Steel beobachtete den übereifrigen jungen Offizier, der immer aufgeregter zu werden schien. Forbes war eher schmal von Gestalt und sprach mit einem angenehmen irischen Akzent; er stammte aus dem County Down, wo sein Vater, der Earl of Granard, eine bekannte Persönlichkeit war. Das alles hatte Steel während der ersten drei Minuten ihres Gesprächs erfahren dürfen. Der junge Seeoffizier war kleiner als Steel, und seine markanten Züge spiegelten die keltischen Vorfahren wider.
Steel wendete den Blick von ihm und schaute erneut in die Richtung, in die Forbes mit ausgestreckter Hand deutete … auf die im Wasser dümpelnden Bombarden. Im Schlepptau hatten beide Schiffe je ein Versorgungsboot.

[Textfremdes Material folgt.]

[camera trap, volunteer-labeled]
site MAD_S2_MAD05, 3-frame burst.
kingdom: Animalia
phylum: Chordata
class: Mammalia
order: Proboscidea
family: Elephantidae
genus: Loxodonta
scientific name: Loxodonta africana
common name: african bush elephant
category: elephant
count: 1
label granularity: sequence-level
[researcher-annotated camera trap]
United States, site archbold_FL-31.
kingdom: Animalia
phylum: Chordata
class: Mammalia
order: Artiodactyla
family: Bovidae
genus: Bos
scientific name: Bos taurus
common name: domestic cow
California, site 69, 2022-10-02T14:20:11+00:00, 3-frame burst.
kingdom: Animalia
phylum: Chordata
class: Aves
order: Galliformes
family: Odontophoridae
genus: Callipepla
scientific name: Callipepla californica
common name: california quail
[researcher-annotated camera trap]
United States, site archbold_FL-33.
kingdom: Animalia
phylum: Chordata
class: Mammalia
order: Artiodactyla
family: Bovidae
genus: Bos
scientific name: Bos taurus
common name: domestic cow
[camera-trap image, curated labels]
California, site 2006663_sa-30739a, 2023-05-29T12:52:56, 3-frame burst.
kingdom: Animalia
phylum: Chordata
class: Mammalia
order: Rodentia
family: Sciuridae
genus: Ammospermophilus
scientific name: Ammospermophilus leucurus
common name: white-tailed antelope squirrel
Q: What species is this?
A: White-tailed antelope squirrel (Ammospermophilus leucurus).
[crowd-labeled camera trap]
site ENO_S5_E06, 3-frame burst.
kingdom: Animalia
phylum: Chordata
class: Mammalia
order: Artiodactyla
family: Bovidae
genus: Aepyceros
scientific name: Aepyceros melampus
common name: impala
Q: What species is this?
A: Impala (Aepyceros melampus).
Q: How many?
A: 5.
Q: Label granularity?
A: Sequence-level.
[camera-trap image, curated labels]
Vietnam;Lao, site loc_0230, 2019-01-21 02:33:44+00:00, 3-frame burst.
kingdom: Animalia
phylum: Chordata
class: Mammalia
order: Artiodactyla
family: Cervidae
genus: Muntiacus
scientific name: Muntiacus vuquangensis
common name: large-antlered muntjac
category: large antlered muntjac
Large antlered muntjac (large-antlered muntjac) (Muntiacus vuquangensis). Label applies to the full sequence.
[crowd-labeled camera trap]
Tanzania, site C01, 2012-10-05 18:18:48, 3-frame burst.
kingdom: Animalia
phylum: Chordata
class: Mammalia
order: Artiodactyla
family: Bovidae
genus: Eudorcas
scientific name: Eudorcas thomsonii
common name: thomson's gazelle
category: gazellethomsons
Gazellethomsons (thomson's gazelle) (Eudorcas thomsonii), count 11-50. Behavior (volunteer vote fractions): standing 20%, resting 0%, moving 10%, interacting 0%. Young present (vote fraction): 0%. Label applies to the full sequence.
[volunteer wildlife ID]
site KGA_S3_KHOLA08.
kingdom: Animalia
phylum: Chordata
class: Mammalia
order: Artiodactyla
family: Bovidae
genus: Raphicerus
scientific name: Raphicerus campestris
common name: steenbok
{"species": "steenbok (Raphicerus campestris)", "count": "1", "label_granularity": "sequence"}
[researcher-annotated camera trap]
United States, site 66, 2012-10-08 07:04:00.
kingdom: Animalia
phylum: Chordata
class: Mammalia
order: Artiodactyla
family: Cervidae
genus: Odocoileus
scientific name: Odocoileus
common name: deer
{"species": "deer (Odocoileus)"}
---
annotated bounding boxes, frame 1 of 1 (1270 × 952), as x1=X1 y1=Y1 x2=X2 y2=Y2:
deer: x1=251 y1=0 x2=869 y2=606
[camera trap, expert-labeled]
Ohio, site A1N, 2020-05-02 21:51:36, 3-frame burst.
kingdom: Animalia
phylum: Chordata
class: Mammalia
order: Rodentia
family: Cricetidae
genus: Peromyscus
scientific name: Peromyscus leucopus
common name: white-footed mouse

»Seht Ihr die kleineren Boote, die mit den Bombarden vertäut sind? Sie sind bis zum Dollbord mit zusätzlicher Munition beladen. Da schlafen übrigens auch die Männer. Auf den Bombarden ist kaum noch Platz, weil dort die Mörser mitsamt Material stehen. Das müsstet Ihr von Nahem sehen, Captain. Wirklich, ich würde es mir wünschen. Es ist übrigens amüsant, dass ausgerechnet die Franzosen diese Bombarden erfunden haben. Natürlich waren die ersten Modelle nichts im Vergleich zu den heutigen Schiffen. Wusstet Ihr, dass man das ganze Schiff mithilfe eines Federankers wenden musste, wenn man zielen wollte? Und sie hatten auch nur zwei Mörser auf dem Vordeck. Und jetzt sind auf diesen Schönheiten die Mörser – große Exemplare – auf zentralen drehbaren Plattformen angebracht, ungefähr so …«, er zog mit dem Stiefel einen Kreis im Sandboden, »… in der Mitte des Schiffes. Die ganze Wucht des Rückstoßes geht direkt in den Rumpf, der extra verstärkt ist. Und was glaubt Ihr, wie viele Mörser ein Schiff mit sich führt, meine Herren? Ihr dürft raten. Nun, ich will es Euch nicht vorenthalten. Nicht weniger als drei Mörser pro Schiff. Ihr müsstet das Ausmaß der Zerstörung sehen, das sie anrichten. Wusstet Ihr, dass die Franzosen die ersten Bombarden 1684 vor Genua einsetzten? Eine furchtbare Verschwendung von Munition – zu viele zivile Opfer.«
Steel ließ den jungen Offizier einfach reden. Natürlich konnte er sich an den Beschuss von Genua erinnern, doch zu jener Zeit war er erst zehn Jahre alt gewesen. Ein alter Onkel, der Verbindungen zur Navy besaß, hatte die Nachricht eines Tages bei Steel zu Hause überbracht. Damals war die Familie erschrocken gewesen, wie auch der Rest Europas. Steel wusste noch genau, dass er in dem kleinen Schulraum in Carniston gesessen und vom Tod zahlloser Frauen und Kinder erfahren hatte. Das war nicht das Soldatentum, von dem man ihm immer erzählte. Da gab es keinen Ruhm. Von jenem Tag an war ihm klar geworden, dass die Franzosen schlecht waren. Und wenn er nun zurückblickte, wurde ihm bewusst, dass sich schon damals König Ludwigs unbändiger Ehrgeiz abzeichnete: Der eiserne Wille, die Vorherrschaft in Europa zu erlangen, koste es, was es wolle. Vielleicht hatte ihn das ursprünglich beflügelt, Soldat zu werden; aus einem Verlangen heraus, gegen die Franzosen zu kämpfen.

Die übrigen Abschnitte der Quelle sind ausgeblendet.